One of My Raspberry PI Alexa + Echo experimentations with Voice Payments

Viv will, at the onset, be a software only product. Initially it will be accessed via apps that have licensed the technology. I also predict a deep linking into some operating systems. Ultimately if not acquired, Viv is likely to create reference grade devices that may rapidly gain popularity.

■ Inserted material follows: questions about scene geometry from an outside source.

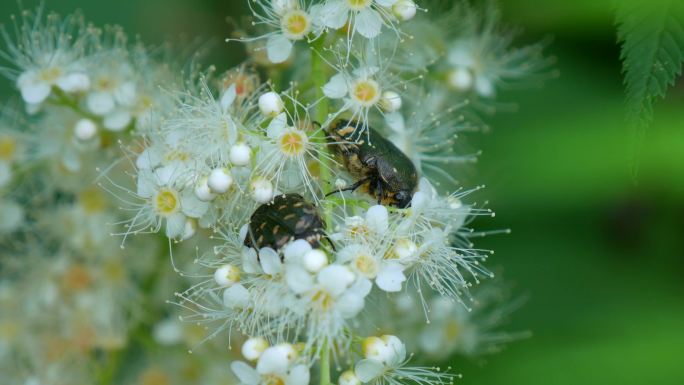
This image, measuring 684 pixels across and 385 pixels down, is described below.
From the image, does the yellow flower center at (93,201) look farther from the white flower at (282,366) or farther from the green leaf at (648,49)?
the green leaf at (648,49)

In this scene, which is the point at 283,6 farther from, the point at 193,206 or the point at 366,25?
the point at 193,206

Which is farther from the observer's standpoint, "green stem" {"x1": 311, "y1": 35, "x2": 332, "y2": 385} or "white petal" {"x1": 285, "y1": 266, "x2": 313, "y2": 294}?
"green stem" {"x1": 311, "y1": 35, "x2": 332, "y2": 385}

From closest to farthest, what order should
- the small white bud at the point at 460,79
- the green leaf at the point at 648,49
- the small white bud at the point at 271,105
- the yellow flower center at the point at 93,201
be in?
the green leaf at the point at 648,49
the small white bud at the point at 271,105
the small white bud at the point at 460,79
the yellow flower center at the point at 93,201

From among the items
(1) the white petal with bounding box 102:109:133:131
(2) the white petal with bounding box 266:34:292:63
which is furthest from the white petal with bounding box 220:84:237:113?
(1) the white petal with bounding box 102:109:133:131

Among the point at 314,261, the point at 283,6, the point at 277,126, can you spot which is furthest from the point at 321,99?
the point at 314,261

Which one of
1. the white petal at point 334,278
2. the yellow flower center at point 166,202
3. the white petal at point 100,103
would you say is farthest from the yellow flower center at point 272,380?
the white petal at point 100,103

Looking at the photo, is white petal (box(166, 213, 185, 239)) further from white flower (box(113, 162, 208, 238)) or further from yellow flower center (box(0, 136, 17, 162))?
yellow flower center (box(0, 136, 17, 162))

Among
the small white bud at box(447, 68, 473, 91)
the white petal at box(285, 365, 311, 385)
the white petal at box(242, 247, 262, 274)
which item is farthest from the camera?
the small white bud at box(447, 68, 473, 91)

The first wave of Voice First devices will likely come from these companies with consumer grade and enterprise grade systems and devices:

Apple
Microsoft
Google
IBM
Oracle
Salesforce
Samsung
Sony
Facebook

Emotional Interfaces

Voice is not the only element of the human experience making a comeback. In my 800 page voice manifesto I assert that emotional intent facial recognition, along with hand and body gestures, will become a critical addition to the integration of the Voice First future. Although just like voice, facial expression decoding sounds like a novelty. Our voices, combined with a decoding in real-time of the 43 muscles that form an array of expressions, can communicate not only deeper meaning but deeper understanding of volition and intent.

Microsoft Emotion API showing facial scoring

Microsoft’s Cognitive Services has a number of APIs centered around facial recognition. In particular, the Emotion API [15] is most useful. It is currently limited to a pallet of 8 basic emotions with a scoring system that allows weighting in each category in real-time. I have seen far more advanced systems in development that will track nuanced micro-movements to better understand emotional intent.

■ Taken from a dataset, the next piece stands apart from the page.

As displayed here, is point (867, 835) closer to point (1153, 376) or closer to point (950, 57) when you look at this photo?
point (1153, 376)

The Disappearing Computer And Device

Some argue voice systems will become an appendage to our current devices. These systems are currently present on many devices but they have failed to captivate on a mass scale. Amazon’s Echo captivates because of the dynamics present when Voice First defines a physical space. The room feels occupied by an intelligent presence. It is certain that existing devices will evolve. But it is also certain Voice First will enhance these devices and, in many cases, replace them.

The growth of Voice First devices in 10 years will rival the growth of tablet sales

What becomes of the device, visual operating system, the app when there is little or no need to touch it? You can see just how disrupted the future is for just about every element of technology and business.

The Accelerating Rate Of Change

We have all rapidly acclimated to the accelerating rate of change this epoch has presented as exampled in the monumental shift from mechanical keyboards of cell phones, as typified by the Blackberry device of 2007 at the apex of its popularity and then shift to typing on a glass touch screen brought about with the iPhone release. All quarters, from the technological sophisticates to the common business user to the typical consumer, said they would never give up the world of the mechanical keyboard [16]. Yet, they did. By 2012, the shift had become so cemented in the direction of glass touch screens and simulated keyboards, no one was going backwards. In ten years, few will remember the tremendous amount of cognitive and mechanical steps we went through just to glean simple answers.

Typical iPhone vs. Blackberry comparisons in 2008

One Big Computer As One Big Brain

In many ways we have come full circle to the predictions made in the 1960s that there will be no need for more than a few dozen computers in the world. The huge AI self-learning systems like Viv will use the “hive mind” of the crowd. Some predict it will render our local computers little more than “dumb pipes” with a conduit to one or a few very smart computers in the cloud. We will all face the positive and the negative aspects this will bring.

In 2016, we are at the precipice of something grand and historic. Each improvement in the way we interact with computers brought about long term effects nearly impossible to calculate. Each improvement of computer interaction lowered the bar for access to a larger group. Each improvement in the way we interact with computers stripped away the priesthoods, from the 1960s computer scientists on through to today’s data science engineers. Each improvement democratized access to vast storehouses of information and potentially knowledge.